*EXERCISE REQUIREMENTS*: Produce a copy of every line in the records that holds the string "burst".

Collection entries:
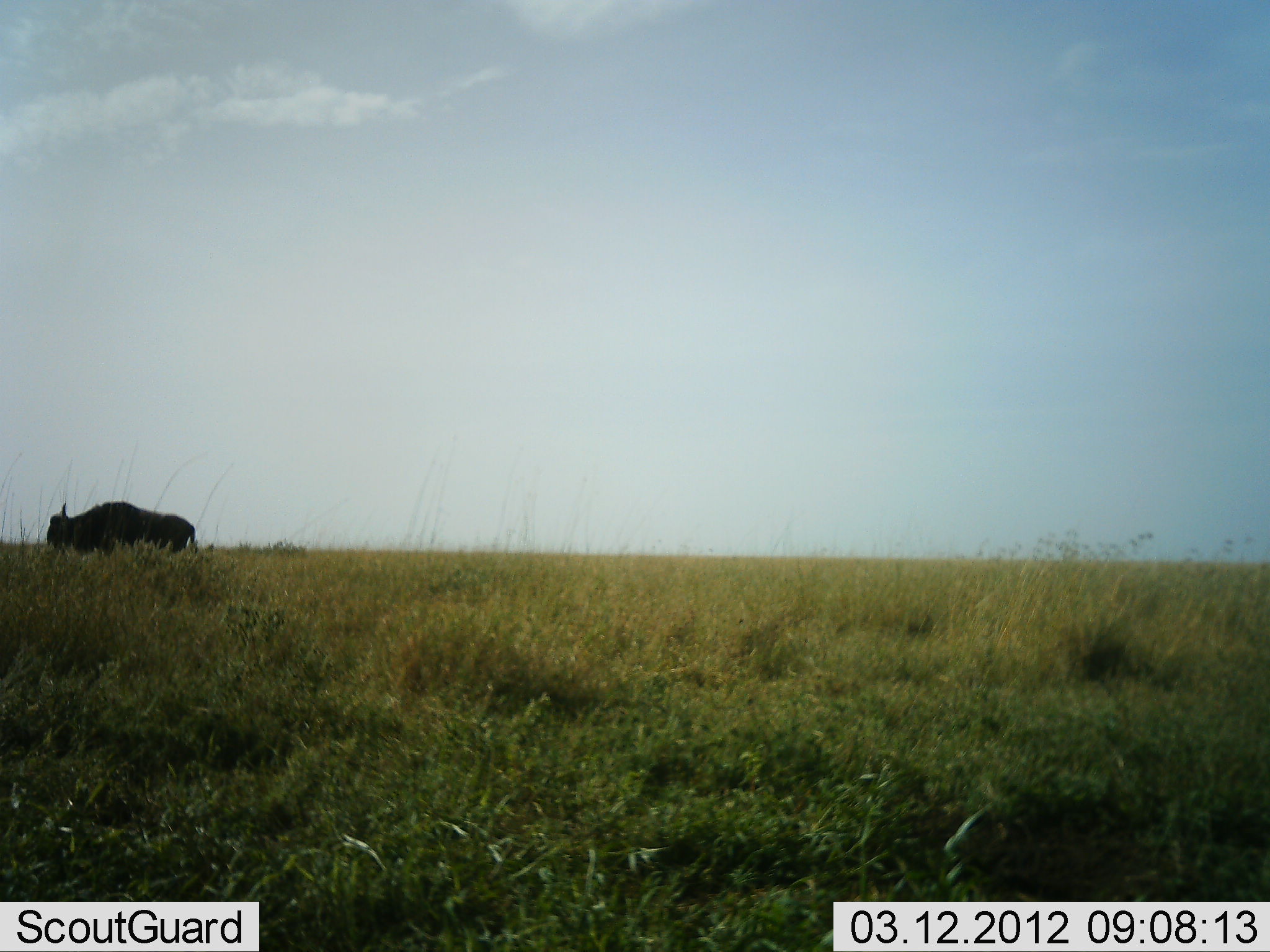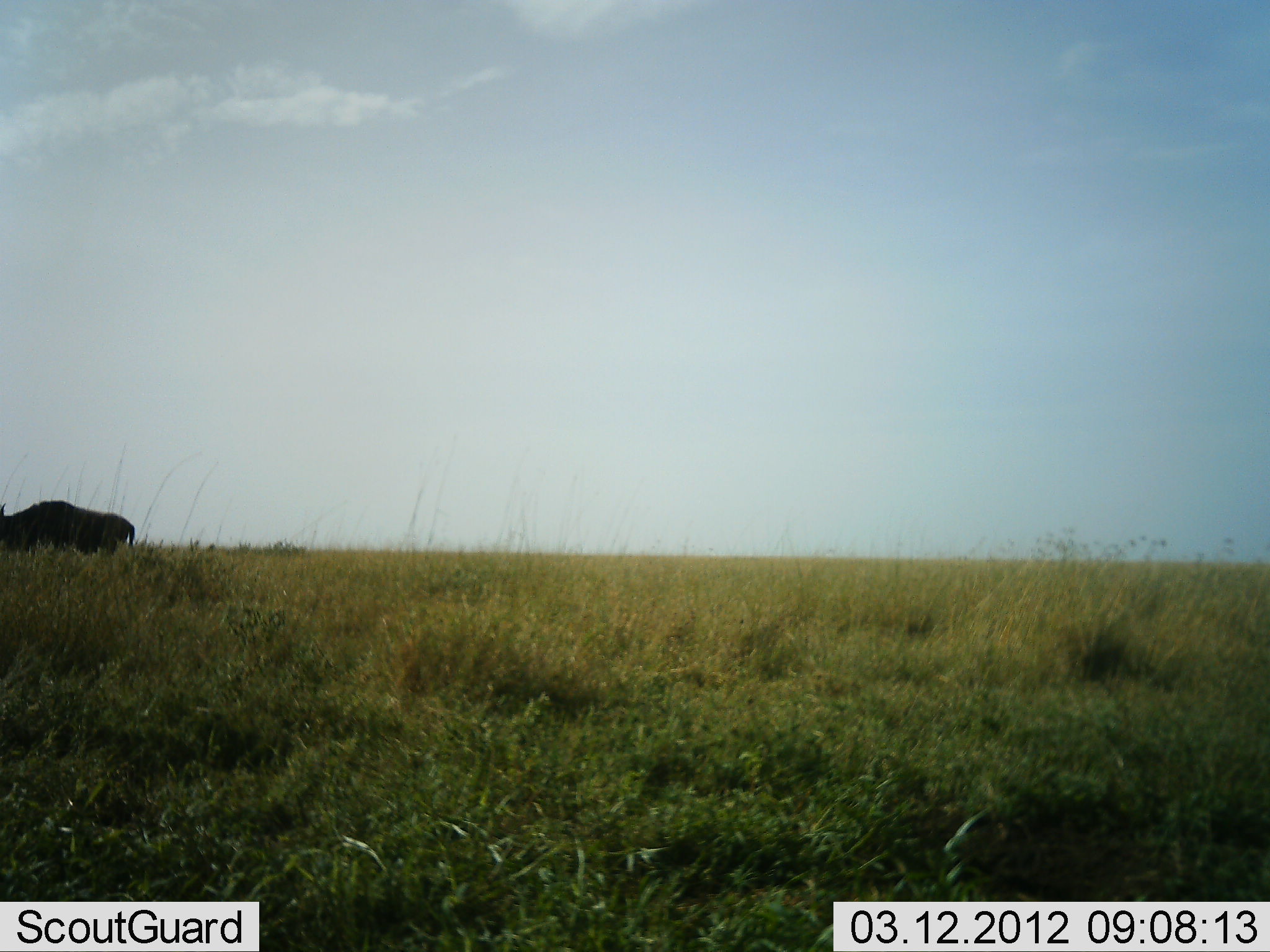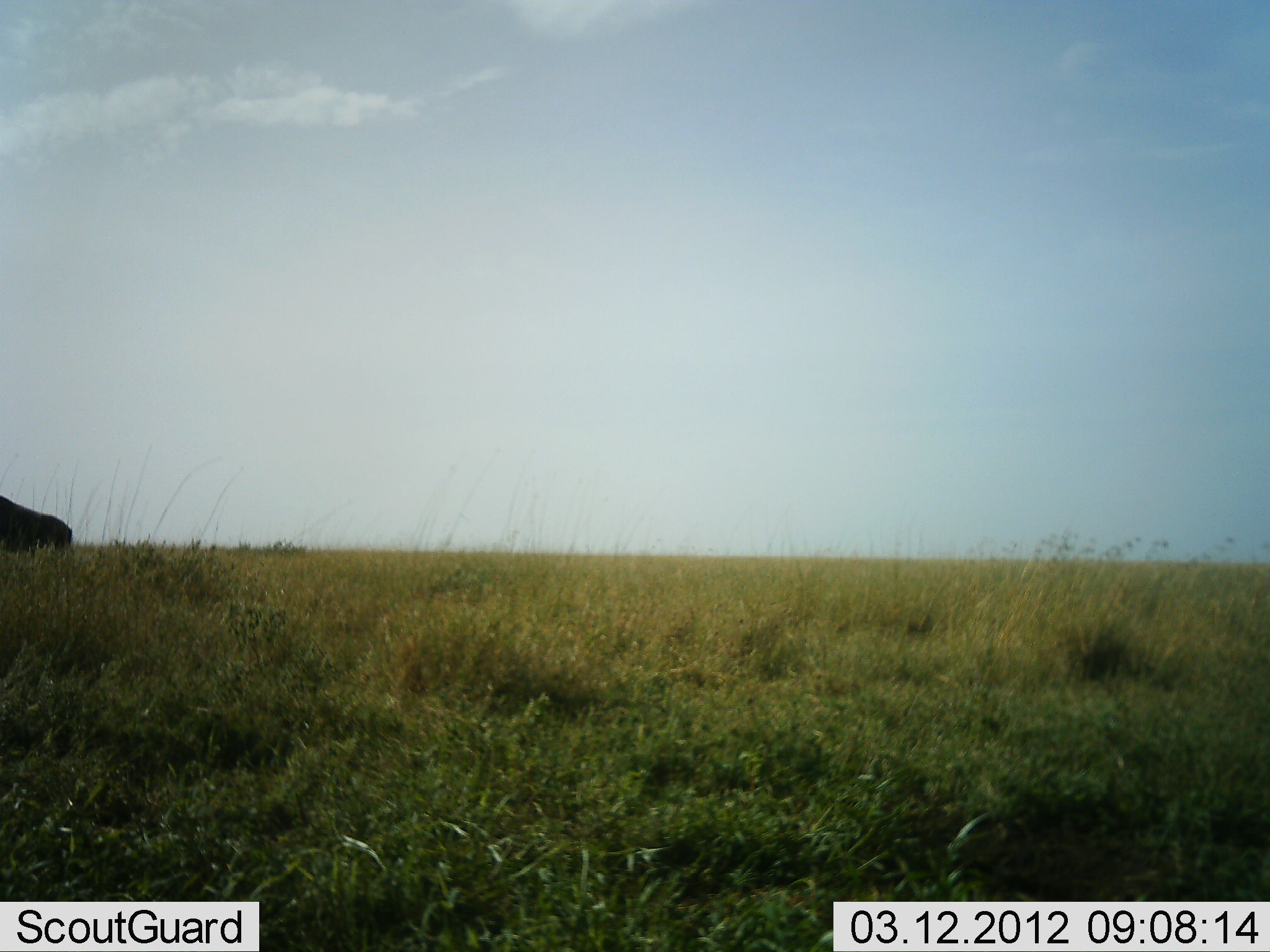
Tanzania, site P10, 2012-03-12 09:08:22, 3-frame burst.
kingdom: Animalia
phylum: Chordata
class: Mammalia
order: Artiodactyla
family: Bovidae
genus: Connochaetes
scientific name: Connochaetes taurinus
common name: blue wildebeest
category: wildebeest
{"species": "wildebeest (blue wildebeest) (Connochaetes taurinus)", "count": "1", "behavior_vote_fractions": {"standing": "0%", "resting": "0%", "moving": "100%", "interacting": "0%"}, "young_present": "0%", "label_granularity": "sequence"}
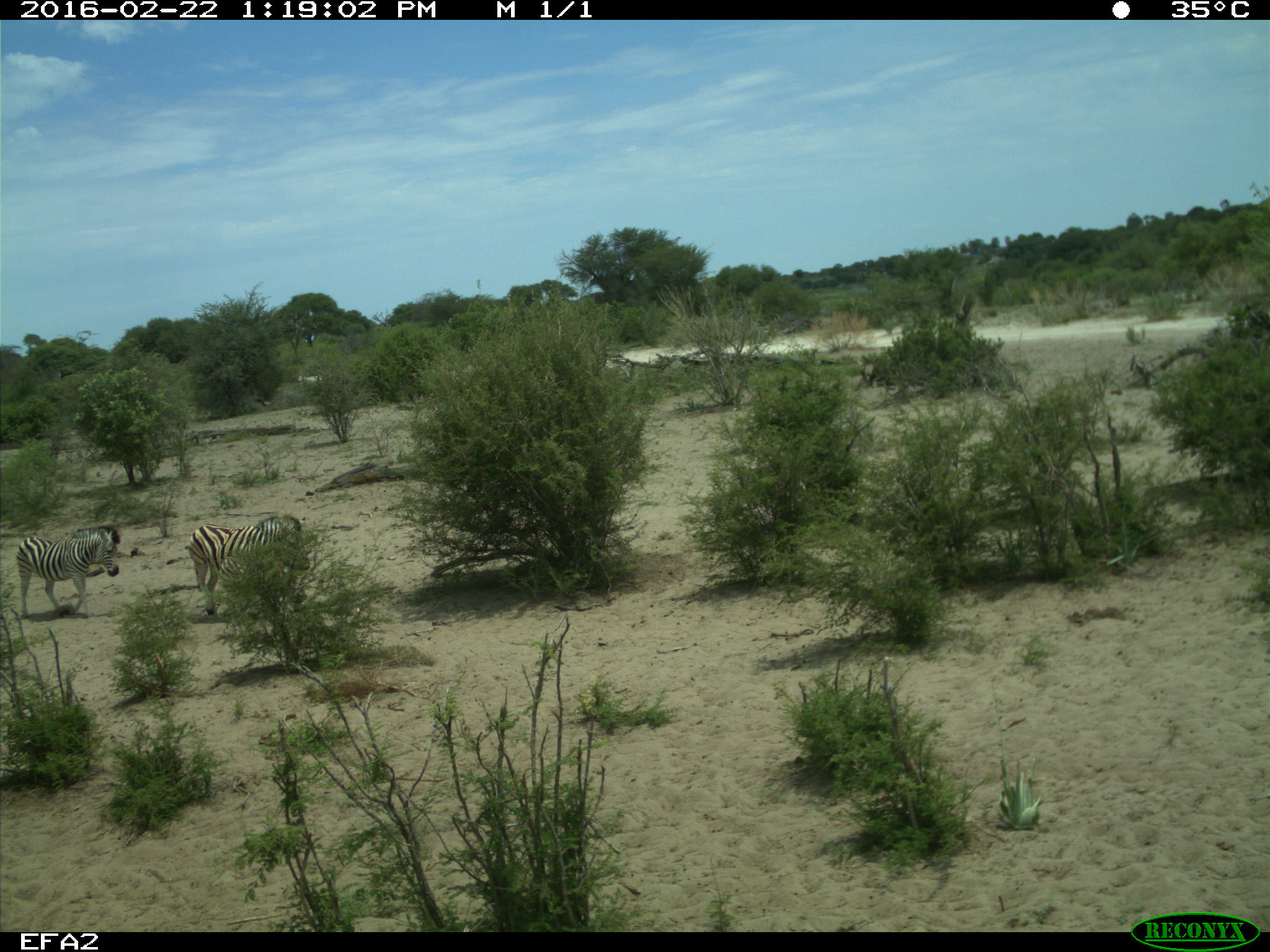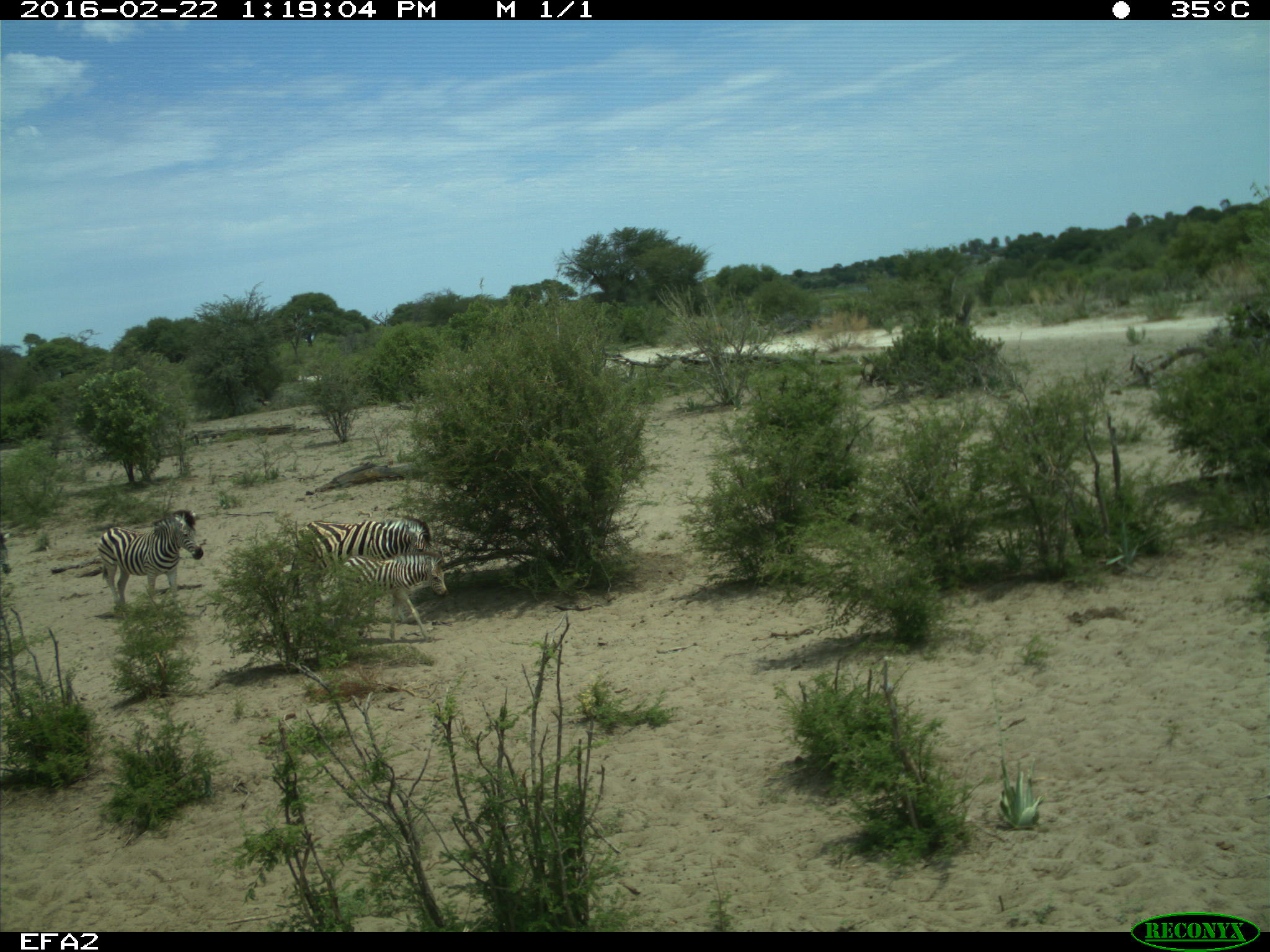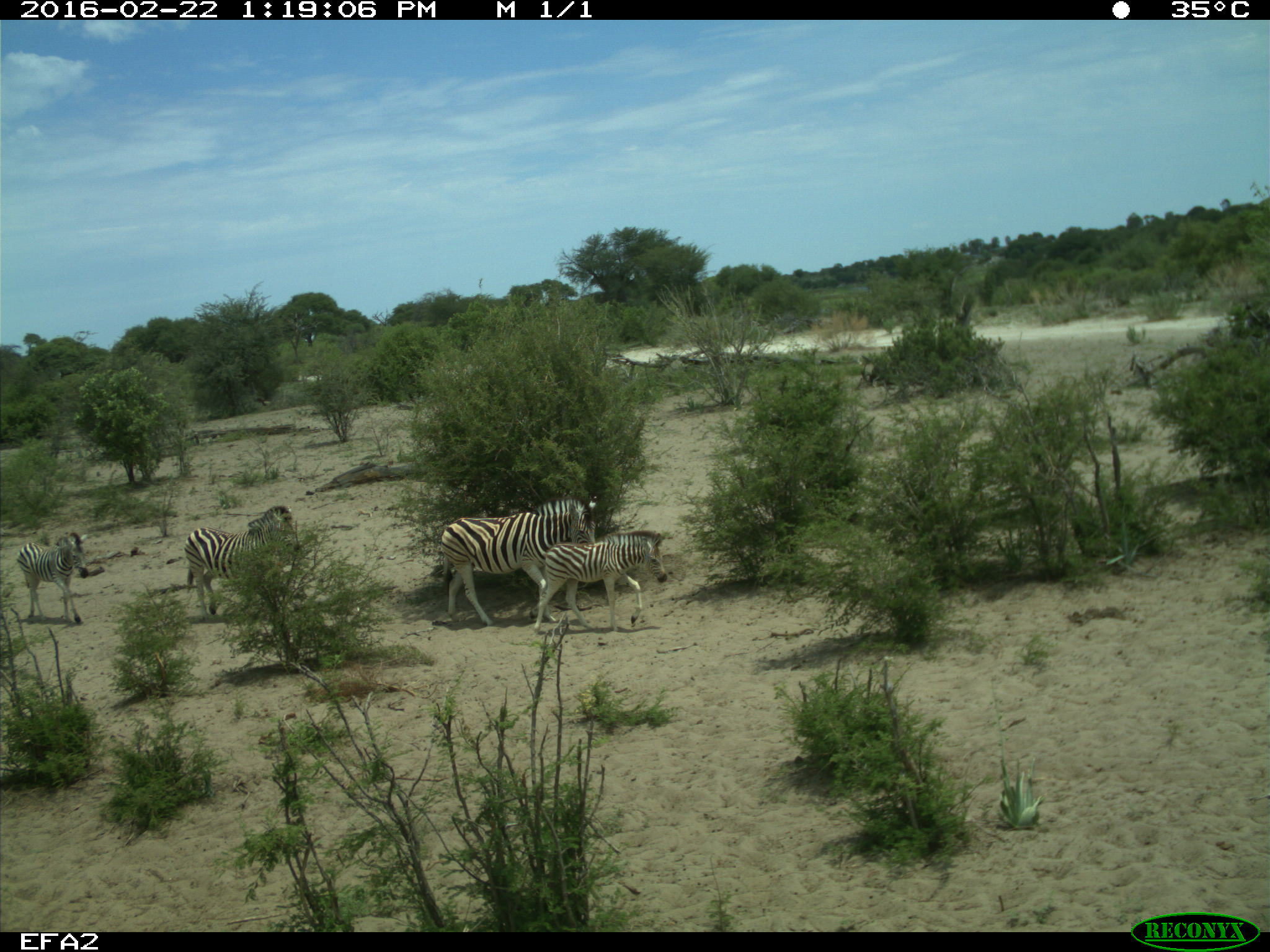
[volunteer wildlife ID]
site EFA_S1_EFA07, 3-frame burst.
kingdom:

*THE COMPLETED TASK*:
Tanzania, site P10, 2012-03-12 09:08:22, 3-frame burst.
site EFA_S1_EFA07, 3-frame burst.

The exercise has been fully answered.